Start Graphical Analysis by double clicking on the GA icon. Open a new analysis by choosing new under the file menu. Import or cut & paste data to the table window. Use the toolbar “Curve Fit” button or choose curve fit from the analyze menu. Choose the data to fit in the window that appears (y-column). Choose the functional form and click the “try fit” button. Complete the process by using the “OK” button. A window should appear on the graph showing the parameters and the associated uncertainties. The root mean square error, RMSE, is also given.
Vernier Tech Info Library TIL # 1014 (from website)
MSE:
Mean Square Error, for every data point, you take the distance vertically from
the point to the corresponding point on the curve fit and square the value.
Then you add up all those values for all data points, and divide by the number
of points. The squaring is done so negative values do not cancel positive
values. The smaller the Mean Squared Error, the closer the fit is to the data.
RMSE: Root Mean Squared Error is just the square
root of the mean square error. That is probably the most easily interpreted
statistic, since it has the same units as the quantity plotted on the y axis.
The RMSE is thus the distance, on average, of a data point from the fitted
line, measured along a vertical line.
LoggerPro: Logger Pro, also provided by Vernier, has fitting functions available. These come in handy when recorded data needs to be fit quickly.
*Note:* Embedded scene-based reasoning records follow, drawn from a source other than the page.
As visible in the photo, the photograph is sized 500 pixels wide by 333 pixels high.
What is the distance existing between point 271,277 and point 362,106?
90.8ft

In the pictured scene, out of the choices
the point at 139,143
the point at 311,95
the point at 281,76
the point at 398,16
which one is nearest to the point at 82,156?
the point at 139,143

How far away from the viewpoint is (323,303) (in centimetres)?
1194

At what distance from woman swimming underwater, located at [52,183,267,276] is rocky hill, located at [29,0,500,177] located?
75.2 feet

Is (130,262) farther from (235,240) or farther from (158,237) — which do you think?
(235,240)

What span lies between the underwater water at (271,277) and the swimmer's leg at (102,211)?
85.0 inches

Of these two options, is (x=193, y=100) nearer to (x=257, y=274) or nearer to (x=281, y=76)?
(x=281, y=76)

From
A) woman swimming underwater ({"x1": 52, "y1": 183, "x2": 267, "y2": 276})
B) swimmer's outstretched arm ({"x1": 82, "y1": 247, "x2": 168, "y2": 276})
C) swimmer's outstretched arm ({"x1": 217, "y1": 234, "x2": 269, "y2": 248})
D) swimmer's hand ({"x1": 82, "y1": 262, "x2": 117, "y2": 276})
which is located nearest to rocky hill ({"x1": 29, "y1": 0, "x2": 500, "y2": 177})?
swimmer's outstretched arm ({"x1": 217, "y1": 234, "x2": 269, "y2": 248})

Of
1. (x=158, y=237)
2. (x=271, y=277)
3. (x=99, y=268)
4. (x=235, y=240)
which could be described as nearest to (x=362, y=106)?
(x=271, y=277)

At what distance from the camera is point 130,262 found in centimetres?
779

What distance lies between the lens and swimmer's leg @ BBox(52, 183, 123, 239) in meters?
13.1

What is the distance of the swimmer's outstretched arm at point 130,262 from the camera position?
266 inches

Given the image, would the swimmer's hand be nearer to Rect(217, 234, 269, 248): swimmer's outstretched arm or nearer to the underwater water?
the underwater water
Logger Pro does provide an estimate of the uncertainty for the fitted parameters.
If you do not see the parameter uncertainties in the fitting summary dialog box then right click on the dialog box to obtain get the options and check the appropriate boxes.
There are several interesting options available. You can vary the parameters and see how the function changes. You can define additional functions. Also see Logger Pro help files.
The following functions are useful for the restricted case of a straight-line relationship between the dependent and the independent variable.
Linest: The function LINEST returns the slope and intercept data from a straight line LSQ fit. Since there are several values returned you must:
· Enter the formula LINEST(y range, x range, 1, 1) into a cell.
· Select a range of cells that include this formula at the upper left (2 cells across, 5 down).
· Type F2 function key followed by “cntl-shift-enter”. (Excel’s Array entry)
· In these data the slope intercept and their uncertainties can be found.
Regression Analysis: This is a just a fancy name for straight-line fitting. It assumes that the relationship between the variables is linear. It therefore can be used to find the best straight line that passes through as set of (x,y) pairs. The regression function returns a full set of quantities that can be used to describe the quality of the fit. It also provides estimates of the uncertainty in the slope and intercept. To perform a regression in excel:
§ Use Data Analysis item in the tools menu.
§ Choose regression.
§ Enter the y and x values.
§ Hit OK.
§ View the sheet with the results.
§ The intercept and uncertainty are tabulated.
§ A value for the slope (x variable 1) and an associated uncertainty for this value are also tabulated.